De leden van de CDA-fractie willen graag van de bewindspersonen weten of zij niet bang zijn dat met het invoeren van dit gedifferentieerde oordeel een tweedeling in het onderwijs ontstaat en scholen strenge eisen aan de instroom van leerlingen zullen stellen.

We verwachten niet dat scholen strenge toelatingseisen stellen om een goede waardering van de inspectie te krijgen. De reden hiervoor is dat de inspectie bij het waarderen van het onderwijs op de scholen rekening houdt met de achtergrond van de leerlingen en kijkt naar de brede onderwijskwaliteit op een school en niet alleen naar de leerresultaten van leerlingen. Zo zijn er ook nu al excellente scholen in achterstandswijken die juist met hun leerlingenpopulatie goede resultaten behalen. De inspectie zal hier in het (nieuwe) toezicht aandacht aan blijven besteden, om mogelijke misverstanden op dit vlak actief tegen te gaan. Het komende schooljaar zal de inspectie de voorbereidingen op de invoering van het vernieuwde toezicht per 1 augustus 2017 treffen, zowel intern (onder meer uitgebreide scholing inspecteurs, instrumentatie, interne bedrijfsvoering) als extern (zoals communicatie met besturen en scholen over consequenties, informatie over overgangsperiode, invoeringsproces).

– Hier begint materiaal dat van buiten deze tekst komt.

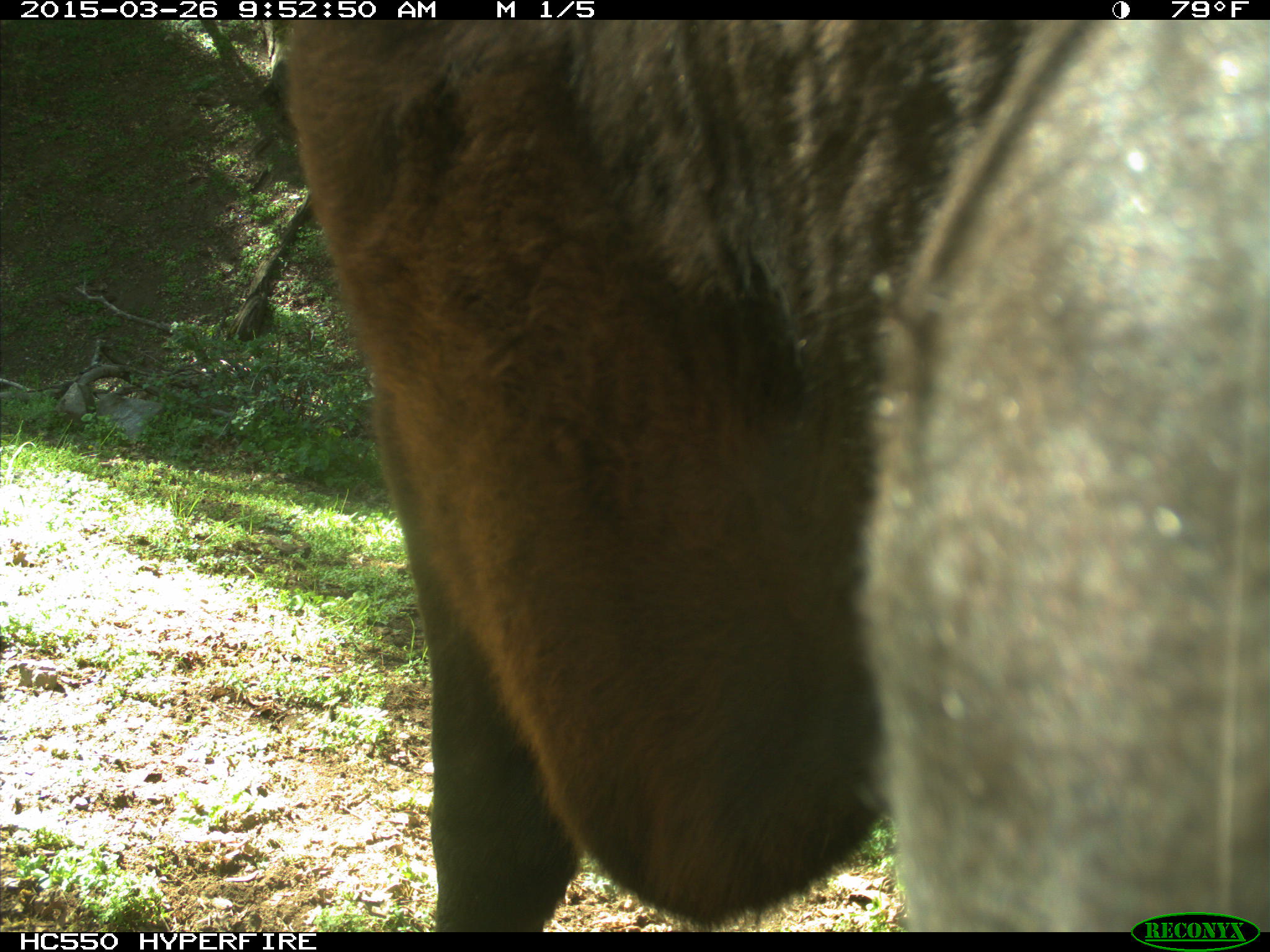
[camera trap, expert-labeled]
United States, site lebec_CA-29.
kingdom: Animalia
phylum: Chordata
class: Mammalia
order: Artiodactyla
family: Bovidae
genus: Bos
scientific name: Bos taurus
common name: domestic cow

De leden van de CDA-fractie hebben vragen over de wijze waarop het onderscheid tussen de controlerende en de stimulerende taak in het toezichtkader wordt ingevuld, onder meer ten aanzien van het begrip «eigen aspecten van kwaliteit». In de initiatiefwet is hier een strikte scheiding in aangebracht, omdat de initiatiefnemers de mening zijn toegedaan dat de begrippen die in het toezichtkader worden gebruikt, een wettelijke basis moeten hebben. De begrippen «basiskwaliteit», «waarborgfunctie» en «waarderingskader» komen echter niet voor in de WOT. De leden van de CDA-fractie ontvangen graag een nadere toelichting waarom niet voor de term «indicatoren» is gekozen. Zij zijn van mening dat er verwarring kan ontstaan door het gebruik van het nieuw geformuleerde begrip «eigen aspecten van kwaliteit» in plaats van de term «indicatoren».

Op grond van artikel 13 van de WOT dient de inspectie in haar onderzoekskader onderscheid te maken tussen de toezichtstaak en de stimulerende taak. Omdat de term «indicatoren» als bedoeld in artikel 11 van de WOT op beide taken kan slaan, is er voor gekozen om deze term in het onderzoekskader niet te gebruiken.

De keuze voor de termen «basiskwaliteit» (waarvan in het kader regelmatig staat dat deze de wettelijke eisen betreft), «waarborgfunctie» en «eigen aspecten van kwaliteit» hangt sterk samen met de herkenbaarheid bij scholen. Juist om verwarring te voorkomen, heeft de inspectie gezocht naar termen die herkenbaar zijn voor het veld: «basiskwaliteit» en «waarborgfunctie» als ondergrens/minimale kwaliteit die van scholen wordt gevraagd en «eigen aspecten van kwaliteit» om te laten zien dat de scholen daar zelf aan zet zijn via het eigen schoolplan.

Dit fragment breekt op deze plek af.